Vieram de além mar. Trouxeram luz à nossa terra. Mostraram o caminho da paz para muitos. E fizeram a tantos encontrar um lar. Mas sobretudo, trouxeram cultura aos que não tinham voz.  

 

 

 

Daquele vetusto educandário saíram gerações e gerações de jovens que levaram o ensino aos mais distantes rincões de nossa terra.

 

 

 

Creio que a elas devemos —todos nós que recebemos e os que ainda recebem —a luz do conhecimento. Porque são poucas, muito poucas as pessoas de nossa terra que não estudaram com elas. Ou que alunos foram das mestras e mestres formados em nosso Sagrado Colégio 

 

 

 

Eu lá entrei menina e saí pronta para a vida para ir além de qualquer limite jamais sonhado por mim. E assim como eu uma plêiade de jovens que expandiu cultura e conhecimentos por vários estados de nosso Brasil.”

 

 

 

Nossa Confreira, Imortal Maria de Lourdes Brehmer levou a fotógrafa do JMais, Fátima Neizer dos Santos, aos jardins do nosso Sagrado Colégio onde foi gravado um emocionante vídeo com nossa atriz declamando o Hino do Centenário. O vídeo foi enviado ao musicólogo e violinista canoinhense, Matheus Prust, que solou a melodia composta por Irmã Maria Carolina Gross.

 

 

 

Tivemos momentos de saudade em homenagem póstuma aos Confrades que nos deixaram. A Confreira Imortal Rosane Godoi apresentou fatos da vida, da obra e das palavras que Sinira Damaso Ribas nos deixou.
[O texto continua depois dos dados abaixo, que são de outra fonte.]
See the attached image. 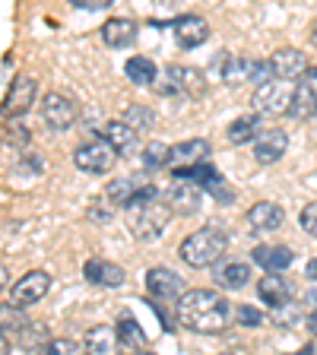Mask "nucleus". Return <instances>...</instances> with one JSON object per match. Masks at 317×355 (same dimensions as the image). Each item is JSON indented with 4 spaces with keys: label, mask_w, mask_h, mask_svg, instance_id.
<instances>
[{
    "label": "nucleus",
    "mask_w": 317,
    "mask_h": 355,
    "mask_svg": "<svg viewBox=\"0 0 317 355\" xmlns=\"http://www.w3.org/2000/svg\"><path fill=\"white\" fill-rule=\"evenodd\" d=\"M235 318V304L229 298H222L213 288H191L185 298L175 304V320L191 333H222Z\"/></svg>",
    "instance_id": "nucleus-1"
},
{
    "label": "nucleus",
    "mask_w": 317,
    "mask_h": 355,
    "mask_svg": "<svg viewBox=\"0 0 317 355\" xmlns=\"http://www.w3.org/2000/svg\"><path fill=\"white\" fill-rule=\"evenodd\" d=\"M225 248H229V235L222 229H216V225H203V229L191 232V235L181 241L178 257L185 260L187 266H194V270H203V266L219 263Z\"/></svg>",
    "instance_id": "nucleus-2"
},
{
    "label": "nucleus",
    "mask_w": 317,
    "mask_h": 355,
    "mask_svg": "<svg viewBox=\"0 0 317 355\" xmlns=\"http://www.w3.org/2000/svg\"><path fill=\"white\" fill-rule=\"evenodd\" d=\"M127 216V229L133 232V238H140V241H155V238L165 232L171 219V207L169 200L162 197H153V200H140V203H130L124 209Z\"/></svg>",
    "instance_id": "nucleus-3"
},
{
    "label": "nucleus",
    "mask_w": 317,
    "mask_h": 355,
    "mask_svg": "<svg viewBox=\"0 0 317 355\" xmlns=\"http://www.w3.org/2000/svg\"><path fill=\"white\" fill-rule=\"evenodd\" d=\"M153 89L159 96H200L203 92V76H200V70L171 64L165 67V73L159 76V83Z\"/></svg>",
    "instance_id": "nucleus-4"
},
{
    "label": "nucleus",
    "mask_w": 317,
    "mask_h": 355,
    "mask_svg": "<svg viewBox=\"0 0 317 355\" xmlns=\"http://www.w3.org/2000/svg\"><path fill=\"white\" fill-rule=\"evenodd\" d=\"M295 98V86L282 80H270L254 89V108L257 114H289Z\"/></svg>",
    "instance_id": "nucleus-5"
},
{
    "label": "nucleus",
    "mask_w": 317,
    "mask_h": 355,
    "mask_svg": "<svg viewBox=\"0 0 317 355\" xmlns=\"http://www.w3.org/2000/svg\"><path fill=\"white\" fill-rule=\"evenodd\" d=\"M42 118L51 130H70L76 124V118H80V105L67 92H48L42 98Z\"/></svg>",
    "instance_id": "nucleus-6"
},
{
    "label": "nucleus",
    "mask_w": 317,
    "mask_h": 355,
    "mask_svg": "<svg viewBox=\"0 0 317 355\" xmlns=\"http://www.w3.org/2000/svg\"><path fill=\"white\" fill-rule=\"evenodd\" d=\"M114 159H118V153H114V149H111L105 140L83 143V146L74 153L76 168L89 171V175H105V171H111V168H114Z\"/></svg>",
    "instance_id": "nucleus-7"
},
{
    "label": "nucleus",
    "mask_w": 317,
    "mask_h": 355,
    "mask_svg": "<svg viewBox=\"0 0 317 355\" xmlns=\"http://www.w3.org/2000/svg\"><path fill=\"white\" fill-rule=\"evenodd\" d=\"M146 292L155 298V302H181L185 298V279L169 270V266H153L146 273Z\"/></svg>",
    "instance_id": "nucleus-8"
},
{
    "label": "nucleus",
    "mask_w": 317,
    "mask_h": 355,
    "mask_svg": "<svg viewBox=\"0 0 317 355\" xmlns=\"http://www.w3.org/2000/svg\"><path fill=\"white\" fill-rule=\"evenodd\" d=\"M48 288H51V276L44 273V270H29L19 282H13L10 298H13L16 308H26V304L42 302V298L48 295Z\"/></svg>",
    "instance_id": "nucleus-9"
},
{
    "label": "nucleus",
    "mask_w": 317,
    "mask_h": 355,
    "mask_svg": "<svg viewBox=\"0 0 317 355\" xmlns=\"http://www.w3.org/2000/svg\"><path fill=\"white\" fill-rule=\"evenodd\" d=\"M102 137H105V143L121 155V159H133V155H140V137H137V130H133L127 121H108L105 130H102Z\"/></svg>",
    "instance_id": "nucleus-10"
},
{
    "label": "nucleus",
    "mask_w": 317,
    "mask_h": 355,
    "mask_svg": "<svg viewBox=\"0 0 317 355\" xmlns=\"http://www.w3.org/2000/svg\"><path fill=\"white\" fill-rule=\"evenodd\" d=\"M254 67H257V60L254 58L229 54V51H222L219 64L213 60V70L219 73V80L225 83V86H238V83H244V80H254Z\"/></svg>",
    "instance_id": "nucleus-11"
},
{
    "label": "nucleus",
    "mask_w": 317,
    "mask_h": 355,
    "mask_svg": "<svg viewBox=\"0 0 317 355\" xmlns=\"http://www.w3.org/2000/svg\"><path fill=\"white\" fill-rule=\"evenodd\" d=\"M171 29H175V42L181 44V48H187V51H191V48H200V44L209 38V22L197 13L178 16V19L171 22Z\"/></svg>",
    "instance_id": "nucleus-12"
},
{
    "label": "nucleus",
    "mask_w": 317,
    "mask_h": 355,
    "mask_svg": "<svg viewBox=\"0 0 317 355\" xmlns=\"http://www.w3.org/2000/svg\"><path fill=\"white\" fill-rule=\"evenodd\" d=\"M209 155V143L194 137V140L175 143L169 155V171H181V168H194V165H203Z\"/></svg>",
    "instance_id": "nucleus-13"
},
{
    "label": "nucleus",
    "mask_w": 317,
    "mask_h": 355,
    "mask_svg": "<svg viewBox=\"0 0 317 355\" xmlns=\"http://www.w3.org/2000/svg\"><path fill=\"white\" fill-rule=\"evenodd\" d=\"M83 276H86L92 286H102V288H118V286H124V279H127L124 266L111 263V260H102V257H89L86 263H83Z\"/></svg>",
    "instance_id": "nucleus-14"
},
{
    "label": "nucleus",
    "mask_w": 317,
    "mask_h": 355,
    "mask_svg": "<svg viewBox=\"0 0 317 355\" xmlns=\"http://www.w3.org/2000/svg\"><path fill=\"white\" fill-rule=\"evenodd\" d=\"M286 149H289V133L280 130V127H270L254 140V159L260 165H273L286 155Z\"/></svg>",
    "instance_id": "nucleus-15"
},
{
    "label": "nucleus",
    "mask_w": 317,
    "mask_h": 355,
    "mask_svg": "<svg viewBox=\"0 0 317 355\" xmlns=\"http://www.w3.org/2000/svg\"><path fill=\"white\" fill-rule=\"evenodd\" d=\"M35 96H38V83L32 80V76H16L7 92V102H3L7 105V114H13V118L26 114V111L35 105Z\"/></svg>",
    "instance_id": "nucleus-16"
},
{
    "label": "nucleus",
    "mask_w": 317,
    "mask_h": 355,
    "mask_svg": "<svg viewBox=\"0 0 317 355\" xmlns=\"http://www.w3.org/2000/svg\"><path fill=\"white\" fill-rule=\"evenodd\" d=\"M118 346H121V336H118V327L111 324H96L86 330V355H118Z\"/></svg>",
    "instance_id": "nucleus-17"
},
{
    "label": "nucleus",
    "mask_w": 317,
    "mask_h": 355,
    "mask_svg": "<svg viewBox=\"0 0 317 355\" xmlns=\"http://www.w3.org/2000/svg\"><path fill=\"white\" fill-rule=\"evenodd\" d=\"M270 64H273V73L280 76L282 83H292L302 73H308V60H305V54L298 51V48H280V51L270 58Z\"/></svg>",
    "instance_id": "nucleus-18"
},
{
    "label": "nucleus",
    "mask_w": 317,
    "mask_h": 355,
    "mask_svg": "<svg viewBox=\"0 0 317 355\" xmlns=\"http://www.w3.org/2000/svg\"><path fill=\"white\" fill-rule=\"evenodd\" d=\"M251 257L257 266H264L266 273H280V270L292 266L295 254H292V248H286V244H260V248L251 251Z\"/></svg>",
    "instance_id": "nucleus-19"
},
{
    "label": "nucleus",
    "mask_w": 317,
    "mask_h": 355,
    "mask_svg": "<svg viewBox=\"0 0 317 355\" xmlns=\"http://www.w3.org/2000/svg\"><path fill=\"white\" fill-rule=\"evenodd\" d=\"M257 295L266 302V308H282V304L292 302V286L289 279H282L280 273H264V279L257 282Z\"/></svg>",
    "instance_id": "nucleus-20"
},
{
    "label": "nucleus",
    "mask_w": 317,
    "mask_h": 355,
    "mask_svg": "<svg viewBox=\"0 0 317 355\" xmlns=\"http://www.w3.org/2000/svg\"><path fill=\"white\" fill-rule=\"evenodd\" d=\"M165 200H169L171 213L191 216V213H197V209H200V187L191 184V181H175Z\"/></svg>",
    "instance_id": "nucleus-21"
},
{
    "label": "nucleus",
    "mask_w": 317,
    "mask_h": 355,
    "mask_svg": "<svg viewBox=\"0 0 317 355\" xmlns=\"http://www.w3.org/2000/svg\"><path fill=\"white\" fill-rule=\"evenodd\" d=\"M213 276L216 286L222 288H244L251 282V263H244V260H219Z\"/></svg>",
    "instance_id": "nucleus-22"
},
{
    "label": "nucleus",
    "mask_w": 317,
    "mask_h": 355,
    "mask_svg": "<svg viewBox=\"0 0 317 355\" xmlns=\"http://www.w3.org/2000/svg\"><path fill=\"white\" fill-rule=\"evenodd\" d=\"M282 219H286V213H282V207L273 203V200H260V203H254V207L248 209V222H251V229H257V232L280 229Z\"/></svg>",
    "instance_id": "nucleus-23"
},
{
    "label": "nucleus",
    "mask_w": 317,
    "mask_h": 355,
    "mask_svg": "<svg viewBox=\"0 0 317 355\" xmlns=\"http://www.w3.org/2000/svg\"><path fill=\"white\" fill-rule=\"evenodd\" d=\"M171 178L175 181H191V184H197L200 191L207 187V191H219L222 187V171L219 168H213L209 162H203V165H194V168H181V171H171Z\"/></svg>",
    "instance_id": "nucleus-24"
},
{
    "label": "nucleus",
    "mask_w": 317,
    "mask_h": 355,
    "mask_svg": "<svg viewBox=\"0 0 317 355\" xmlns=\"http://www.w3.org/2000/svg\"><path fill=\"white\" fill-rule=\"evenodd\" d=\"M133 38H137V22L127 16H114L102 26V42L108 48H127V44H133Z\"/></svg>",
    "instance_id": "nucleus-25"
},
{
    "label": "nucleus",
    "mask_w": 317,
    "mask_h": 355,
    "mask_svg": "<svg viewBox=\"0 0 317 355\" xmlns=\"http://www.w3.org/2000/svg\"><path fill=\"white\" fill-rule=\"evenodd\" d=\"M146 184L143 178H114V181H108V187H105V197L114 203V207H130V200L137 197V191Z\"/></svg>",
    "instance_id": "nucleus-26"
},
{
    "label": "nucleus",
    "mask_w": 317,
    "mask_h": 355,
    "mask_svg": "<svg viewBox=\"0 0 317 355\" xmlns=\"http://www.w3.org/2000/svg\"><path fill=\"white\" fill-rule=\"evenodd\" d=\"M292 118L298 121H308V118H317V89L311 86L308 80L298 83L295 86V98H292Z\"/></svg>",
    "instance_id": "nucleus-27"
},
{
    "label": "nucleus",
    "mask_w": 317,
    "mask_h": 355,
    "mask_svg": "<svg viewBox=\"0 0 317 355\" xmlns=\"http://www.w3.org/2000/svg\"><path fill=\"white\" fill-rule=\"evenodd\" d=\"M260 133H264V124H260V114L254 111V114H241V118H235L229 124V140L232 143H248V140H257Z\"/></svg>",
    "instance_id": "nucleus-28"
},
{
    "label": "nucleus",
    "mask_w": 317,
    "mask_h": 355,
    "mask_svg": "<svg viewBox=\"0 0 317 355\" xmlns=\"http://www.w3.org/2000/svg\"><path fill=\"white\" fill-rule=\"evenodd\" d=\"M124 73L133 86H155L159 73H155V64L149 58H130L124 64Z\"/></svg>",
    "instance_id": "nucleus-29"
},
{
    "label": "nucleus",
    "mask_w": 317,
    "mask_h": 355,
    "mask_svg": "<svg viewBox=\"0 0 317 355\" xmlns=\"http://www.w3.org/2000/svg\"><path fill=\"white\" fill-rule=\"evenodd\" d=\"M118 336H121V346H130V352H137V349L146 343V333H143V327L137 324L133 318H121Z\"/></svg>",
    "instance_id": "nucleus-30"
},
{
    "label": "nucleus",
    "mask_w": 317,
    "mask_h": 355,
    "mask_svg": "<svg viewBox=\"0 0 317 355\" xmlns=\"http://www.w3.org/2000/svg\"><path fill=\"white\" fill-rule=\"evenodd\" d=\"M169 155H171V146H165V143L153 140L143 146V165H146L149 171L155 168H169Z\"/></svg>",
    "instance_id": "nucleus-31"
},
{
    "label": "nucleus",
    "mask_w": 317,
    "mask_h": 355,
    "mask_svg": "<svg viewBox=\"0 0 317 355\" xmlns=\"http://www.w3.org/2000/svg\"><path fill=\"white\" fill-rule=\"evenodd\" d=\"M83 352L86 349L76 340H70V336H58V340L44 343V349H42V355H83Z\"/></svg>",
    "instance_id": "nucleus-32"
},
{
    "label": "nucleus",
    "mask_w": 317,
    "mask_h": 355,
    "mask_svg": "<svg viewBox=\"0 0 317 355\" xmlns=\"http://www.w3.org/2000/svg\"><path fill=\"white\" fill-rule=\"evenodd\" d=\"M270 320H273L276 327H295L298 320H302V308L298 304H282V308H273L270 311Z\"/></svg>",
    "instance_id": "nucleus-33"
},
{
    "label": "nucleus",
    "mask_w": 317,
    "mask_h": 355,
    "mask_svg": "<svg viewBox=\"0 0 317 355\" xmlns=\"http://www.w3.org/2000/svg\"><path fill=\"white\" fill-rule=\"evenodd\" d=\"M124 121L133 127V130H149V127H153V111L143 108V105H130Z\"/></svg>",
    "instance_id": "nucleus-34"
},
{
    "label": "nucleus",
    "mask_w": 317,
    "mask_h": 355,
    "mask_svg": "<svg viewBox=\"0 0 317 355\" xmlns=\"http://www.w3.org/2000/svg\"><path fill=\"white\" fill-rule=\"evenodd\" d=\"M114 209H118V207H114V203H111V200L102 193V197H96L92 203H89V219L105 222V219H111V216H114Z\"/></svg>",
    "instance_id": "nucleus-35"
},
{
    "label": "nucleus",
    "mask_w": 317,
    "mask_h": 355,
    "mask_svg": "<svg viewBox=\"0 0 317 355\" xmlns=\"http://www.w3.org/2000/svg\"><path fill=\"white\" fill-rule=\"evenodd\" d=\"M235 320L241 327H257V324H264V311L251 308V304H241V308H235Z\"/></svg>",
    "instance_id": "nucleus-36"
},
{
    "label": "nucleus",
    "mask_w": 317,
    "mask_h": 355,
    "mask_svg": "<svg viewBox=\"0 0 317 355\" xmlns=\"http://www.w3.org/2000/svg\"><path fill=\"white\" fill-rule=\"evenodd\" d=\"M298 222H302V229L308 232V235H314V238H317V200H314V203H308V207L302 209Z\"/></svg>",
    "instance_id": "nucleus-37"
},
{
    "label": "nucleus",
    "mask_w": 317,
    "mask_h": 355,
    "mask_svg": "<svg viewBox=\"0 0 317 355\" xmlns=\"http://www.w3.org/2000/svg\"><path fill=\"white\" fill-rule=\"evenodd\" d=\"M29 140V130L19 124H7V143H26Z\"/></svg>",
    "instance_id": "nucleus-38"
},
{
    "label": "nucleus",
    "mask_w": 317,
    "mask_h": 355,
    "mask_svg": "<svg viewBox=\"0 0 317 355\" xmlns=\"http://www.w3.org/2000/svg\"><path fill=\"white\" fill-rule=\"evenodd\" d=\"M76 10H108L111 0H74Z\"/></svg>",
    "instance_id": "nucleus-39"
},
{
    "label": "nucleus",
    "mask_w": 317,
    "mask_h": 355,
    "mask_svg": "<svg viewBox=\"0 0 317 355\" xmlns=\"http://www.w3.org/2000/svg\"><path fill=\"white\" fill-rule=\"evenodd\" d=\"M305 273H308V279L317 286V257H314V260H308V266H305Z\"/></svg>",
    "instance_id": "nucleus-40"
},
{
    "label": "nucleus",
    "mask_w": 317,
    "mask_h": 355,
    "mask_svg": "<svg viewBox=\"0 0 317 355\" xmlns=\"http://www.w3.org/2000/svg\"><path fill=\"white\" fill-rule=\"evenodd\" d=\"M305 76H308V83L317 89V67H308V73H305Z\"/></svg>",
    "instance_id": "nucleus-41"
},
{
    "label": "nucleus",
    "mask_w": 317,
    "mask_h": 355,
    "mask_svg": "<svg viewBox=\"0 0 317 355\" xmlns=\"http://www.w3.org/2000/svg\"><path fill=\"white\" fill-rule=\"evenodd\" d=\"M0 355H10V333H3V343H0Z\"/></svg>",
    "instance_id": "nucleus-42"
},
{
    "label": "nucleus",
    "mask_w": 317,
    "mask_h": 355,
    "mask_svg": "<svg viewBox=\"0 0 317 355\" xmlns=\"http://www.w3.org/2000/svg\"><path fill=\"white\" fill-rule=\"evenodd\" d=\"M308 327H311V333L317 336V311H311V318H308Z\"/></svg>",
    "instance_id": "nucleus-43"
},
{
    "label": "nucleus",
    "mask_w": 317,
    "mask_h": 355,
    "mask_svg": "<svg viewBox=\"0 0 317 355\" xmlns=\"http://www.w3.org/2000/svg\"><path fill=\"white\" fill-rule=\"evenodd\" d=\"M127 355H153V352H146V349H137V352H127Z\"/></svg>",
    "instance_id": "nucleus-44"
},
{
    "label": "nucleus",
    "mask_w": 317,
    "mask_h": 355,
    "mask_svg": "<svg viewBox=\"0 0 317 355\" xmlns=\"http://www.w3.org/2000/svg\"><path fill=\"white\" fill-rule=\"evenodd\" d=\"M311 42L317 44V22H314V32H311Z\"/></svg>",
    "instance_id": "nucleus-45"
},
{
    "label": "nucleus",
    "mask_w": 317,
    "mask_h": 355,
    "mask_svg": "<svg viewBox=\"0 0 317 355\" xmlns=\"http://www.w3.org/2000/svg\"><path fill=\"white\" fill-rule=\"evenodd\" d=\"M216 355H232V352H216Z\"/></svg>",
    "instance_id": "nucleus-46"
}]
</instances>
A Confreira Imortal Maria de Lourdes Brehmer homenageou Francisco Péricles Pazda, falando sobre sua vida e sua obra e lendo um poema dele.

 

 

 

 

 

O violinista Matheus Theodorovitz Prust ainda nos brindou com a apresentação do Capricho para violino solo, de Federigo Fiorillo.

 

 

 

 

Para completar as emoções desta memorável noite o Acadêmico Imortal Francisco de Assis Vitoski dedicou seu poema, “Saudade”, aos que nos deixaram.

 

 

 

 

Antes de encerrar a Sessão Solene teci algumas palavras para enaltecer o Professor Ederson Luiz Matos Mota.

 

 

 

 

“Morrem-me as palavras com a morte do amigo. Exímio professor de língua portuguesa. Ensinou-nos muito. Mestre das revisões. Ao fazê-las operava como um clínico. Mostrava-nos o que fazer. O como fazer ficava por conta de quem escrevia. Não cortava as palavras com a afiada e fria lâmina de metal de um bisturi. Amalgamava-as com a suavidade de suas mãos. Quando era solicitado a nos dar o significado de uma palavra, de uma frase, recebíamos uma palestra como resposta. Ederson era a enciclopédia que andava pelas quebradas, pelas esquinas, espalhando sementes de conhecimento e sabedoria.”

 

 

 

 

 

 

Não poderia encerrar sem dizer “Obrigada” às pessoas que emprestaram sua arte e seu talento para deixar nossa Sessão Solene Virtual de Sétimo Aniversário da Academia de Letras do Brasil – Canoinhas, mais bela.

 

 

 

À Fatima Santos, que fez a gravação do vídeo nos jardins da Escola “Sagrado Coração de Jesus.”

 

 

 

Ao Matheus Prust e seu violino.

 

 

 

À Karin Aline Dittrich, pela decoração do cenário da Sessão Solene Virtual.

 

 

 

À Direção da Escola “Sagrado Coração de Jesus”, pela cessão do espaço para a gravação do vídeo.